YOUR TASK
Copy the strontium zirconate passage from "Strontium zirconate SrZrO3" up to and including "it is higher.", and substitute "afterglow" for "after-glow" each time it appears.
───── PASSAGE SHOWN ─────
Strontium zirconate SrZrO3 is a multifunctional material studied in literature as a luminescent material, proton-conductor, thermal barrier coating, and dielectric ceramics. In our study this material was sprayed by a high feed-rate water-stabilized plasma torch WSP 500 at its standard electric power 150kW. The as-deposited coatings exhibited lamellar microstructure with relatively high porosity over 13%. Archimedean (water immersion) specific weight was 4.54g/cm3. Annealing was done in air at 1350°C. Annealed coating exhibited an interesting response to UV light, including after-glow luminescence. After excitation by 225nm light the sample exhibited after-glow exponential luminescence decay with 5s characteristic lifetime. Diffused reflectance of the coatings was measured as well. The infrared reflectance is slightly lower after annealing, whereas in the ultraviolet band it is higher.

Keywords:
Plasma spraying
Strontium zirconate
Reflectivity
Luminescence
Resumen

Un material multifuncional, el zirconato de estroncio (SrZrO3), estudiado en la literatura como material luminiscente, conductor de protones, recubrimiento de barrera térmica y cerámica dieléctrica se proyectó mediante un plasma estabilizado con agua WSP 500 de alta velocidad de alimentación sobre sustratos de acero inoxidable. Se produjeron revestimientos con un espesor de aproximadamente 1,2mm. El revestimiento recocido exhibió una respuesta interesante a la luz ultravioleta, incluida la luminiscencia después del resplandor. También se midió la reflectancia difusa de los revestimientos. La reflexión infrarroja es ligeramente más baja después del recocido, mientras que en la banda ultravioleta es más alta.
───── DATA EXTRACT ─────
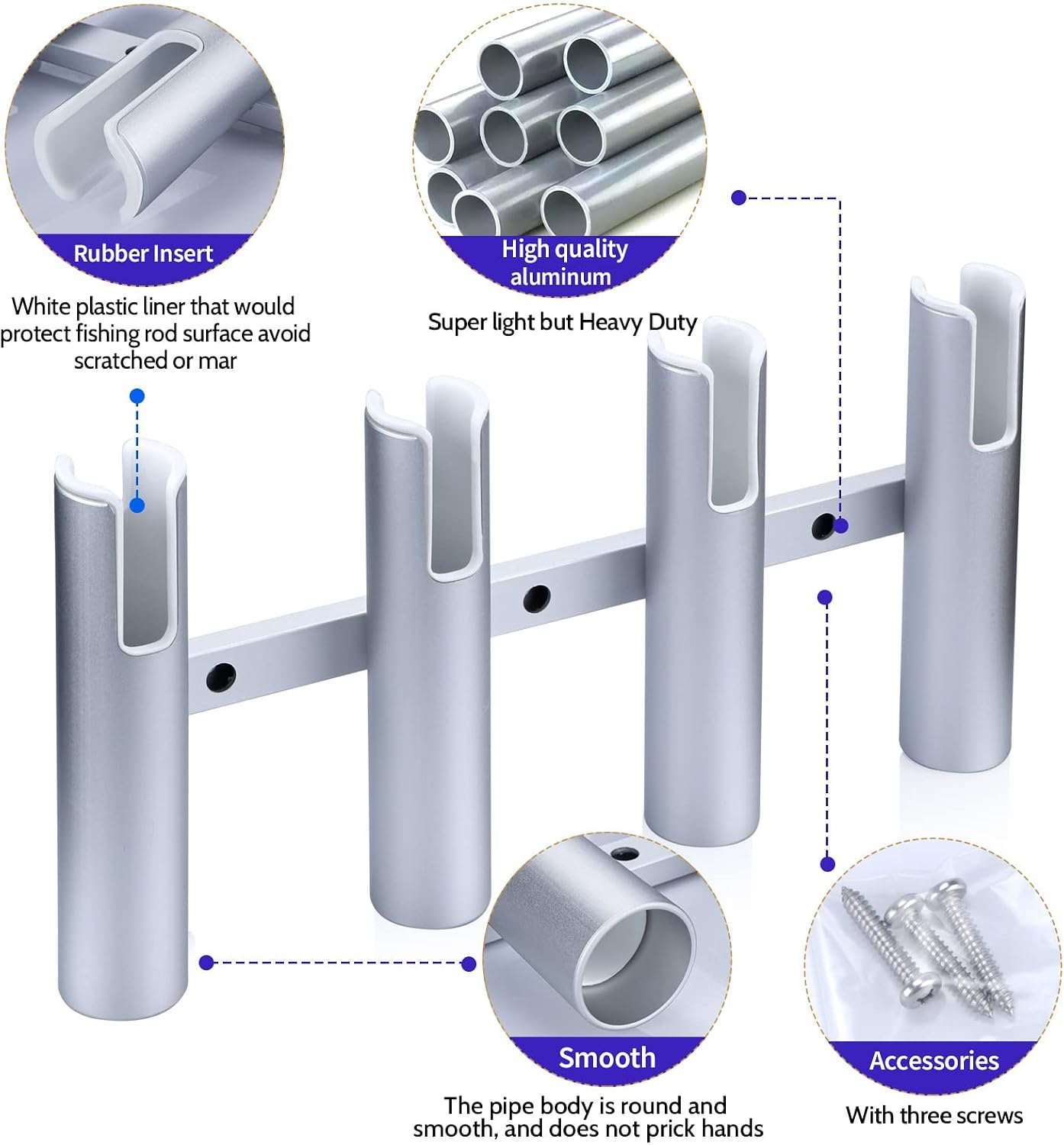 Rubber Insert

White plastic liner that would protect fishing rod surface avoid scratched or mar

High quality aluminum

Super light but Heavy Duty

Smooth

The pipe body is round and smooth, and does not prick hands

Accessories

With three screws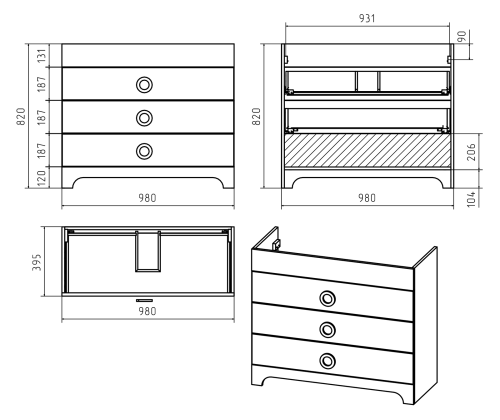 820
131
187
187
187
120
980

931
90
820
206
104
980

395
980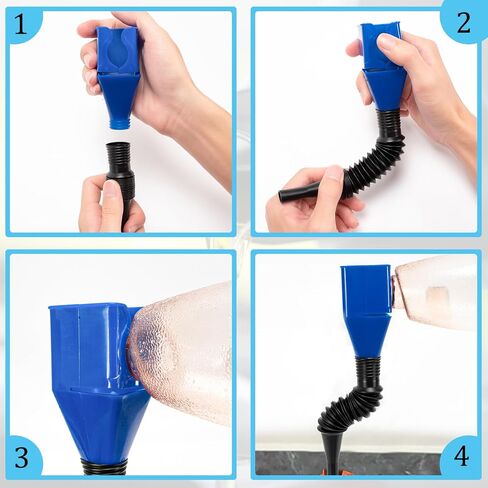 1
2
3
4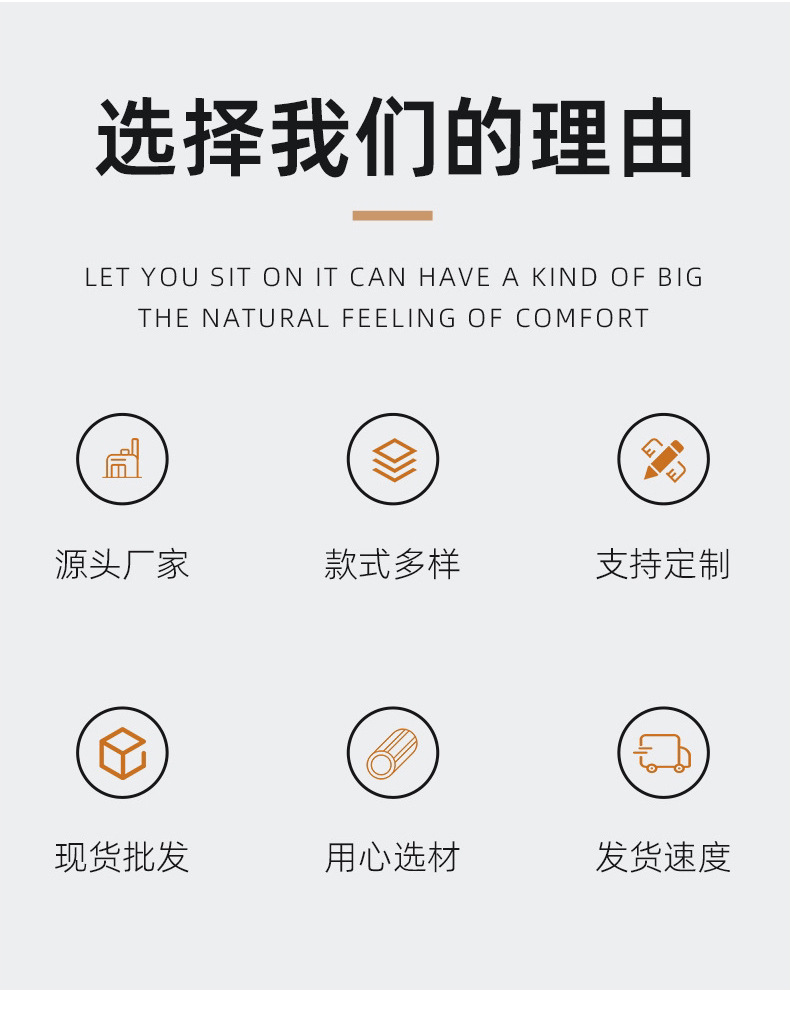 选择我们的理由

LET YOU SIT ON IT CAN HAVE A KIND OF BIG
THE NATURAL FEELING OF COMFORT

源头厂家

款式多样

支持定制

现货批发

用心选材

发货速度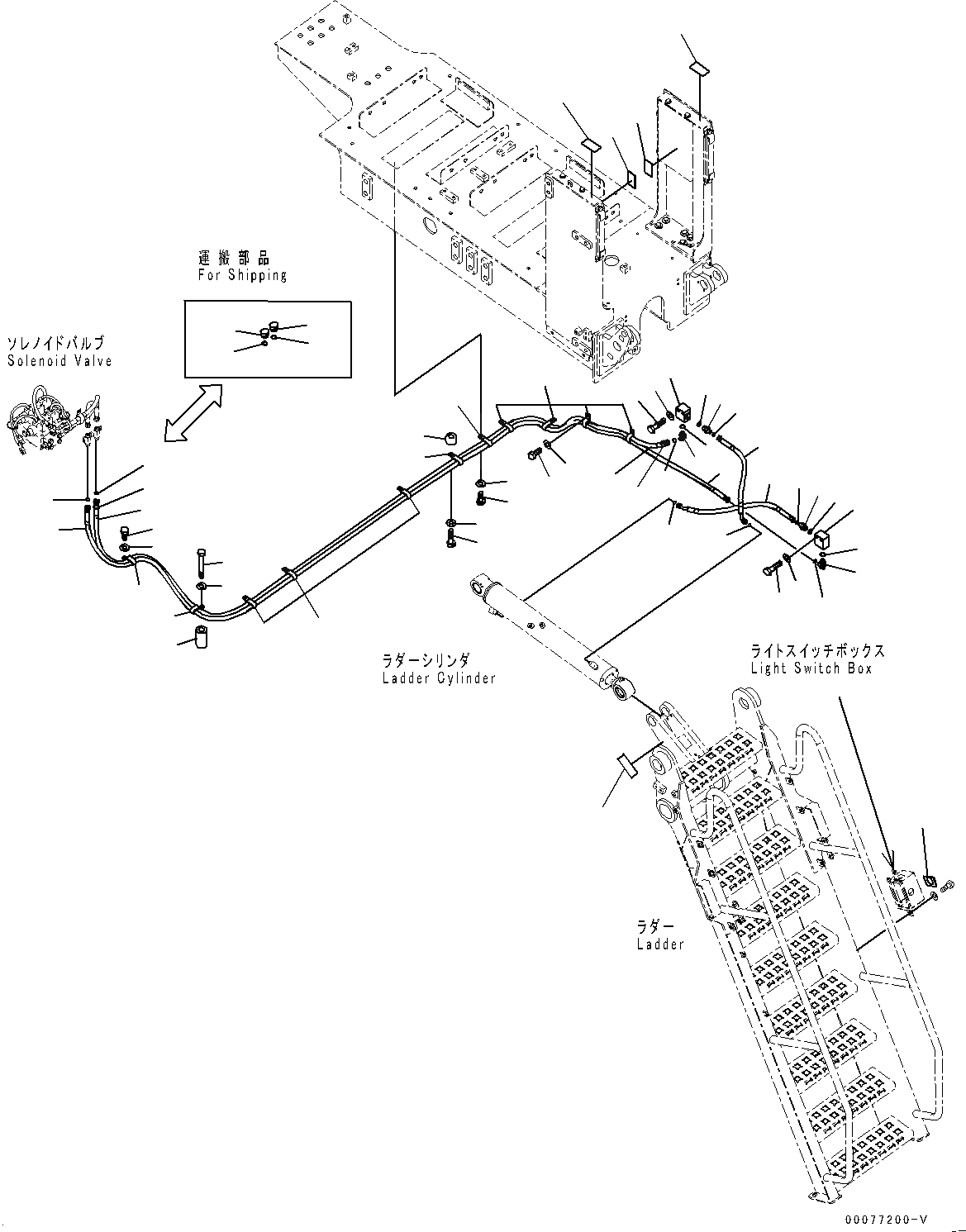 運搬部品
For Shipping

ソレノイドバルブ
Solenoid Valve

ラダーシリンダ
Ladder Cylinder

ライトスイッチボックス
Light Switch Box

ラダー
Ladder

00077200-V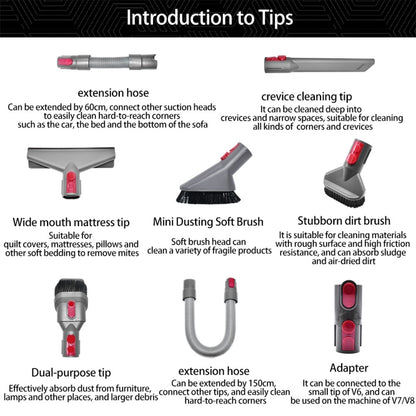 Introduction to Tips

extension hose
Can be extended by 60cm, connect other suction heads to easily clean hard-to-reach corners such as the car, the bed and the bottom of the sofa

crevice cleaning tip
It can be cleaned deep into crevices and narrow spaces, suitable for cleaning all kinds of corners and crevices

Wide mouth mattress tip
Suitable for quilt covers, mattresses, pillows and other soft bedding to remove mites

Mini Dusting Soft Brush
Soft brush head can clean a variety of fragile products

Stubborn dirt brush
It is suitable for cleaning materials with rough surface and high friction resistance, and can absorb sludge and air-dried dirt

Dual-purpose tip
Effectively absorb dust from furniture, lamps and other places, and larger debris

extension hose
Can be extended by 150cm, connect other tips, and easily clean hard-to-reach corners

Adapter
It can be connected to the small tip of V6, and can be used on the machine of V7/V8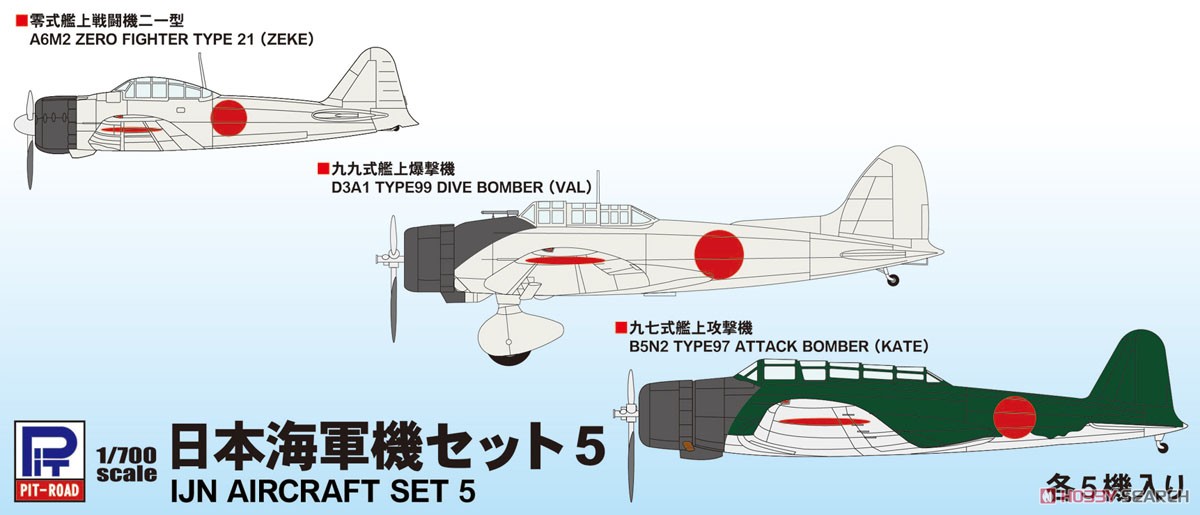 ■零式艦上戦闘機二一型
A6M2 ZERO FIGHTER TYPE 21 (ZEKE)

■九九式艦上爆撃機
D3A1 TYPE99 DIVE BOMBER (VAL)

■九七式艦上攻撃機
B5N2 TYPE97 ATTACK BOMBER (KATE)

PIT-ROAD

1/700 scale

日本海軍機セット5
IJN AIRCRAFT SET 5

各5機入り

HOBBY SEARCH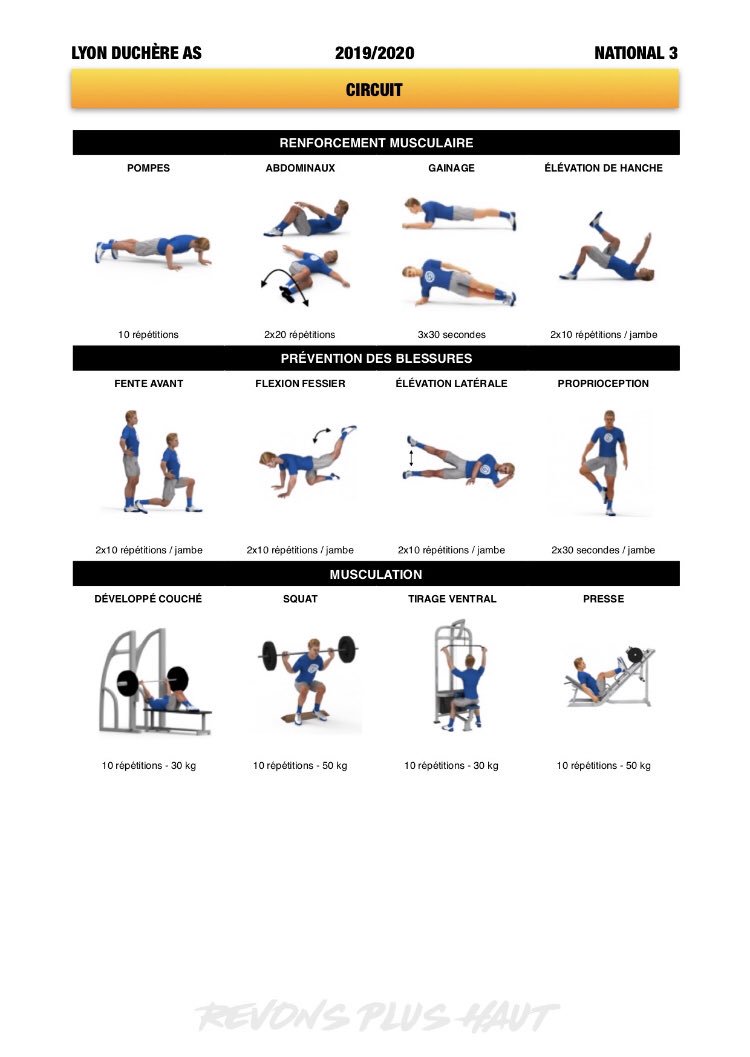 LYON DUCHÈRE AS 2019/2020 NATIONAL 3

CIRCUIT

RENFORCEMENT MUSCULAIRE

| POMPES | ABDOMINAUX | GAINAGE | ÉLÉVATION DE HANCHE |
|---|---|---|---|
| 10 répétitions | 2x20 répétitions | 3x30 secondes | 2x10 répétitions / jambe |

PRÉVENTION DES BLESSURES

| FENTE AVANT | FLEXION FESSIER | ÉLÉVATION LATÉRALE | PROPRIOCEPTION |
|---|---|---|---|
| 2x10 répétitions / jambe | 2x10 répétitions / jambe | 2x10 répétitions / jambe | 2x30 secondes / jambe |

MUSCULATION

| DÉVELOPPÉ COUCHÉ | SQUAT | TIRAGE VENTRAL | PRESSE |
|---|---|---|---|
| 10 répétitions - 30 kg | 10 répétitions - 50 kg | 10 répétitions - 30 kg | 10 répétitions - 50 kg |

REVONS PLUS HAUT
─────
ANSWER BELOW
Strontium zirconate SrZrO3 is a multifunctional material studied in literature as a luminescent material, proton-conductor, thermal barrier coating, and dielectric ceramics. In our study this material was sprayed by a high feed-rate water-stabilized plasma torch WSP 500 at its standard electric power 150kW. The as-deposited coatings exhibited lamellar microstructure with relatively high porosity over 13%. Archimedean (water immersion) specific weight was 4.54g/cm3. Annealing was done in air at 1350°C. Annealed coating exhibited an interesting response to UV light, including afterglow luminescence. After excitation by 225nm light the sample exhibited afterglow exponential luminescence decay with 5s characteristic lifetime. Diffused reflectance of the coatings was measured as well. The infrared reflectance is slightly lower after annealing, whereas in the ultraviolet band it is higher.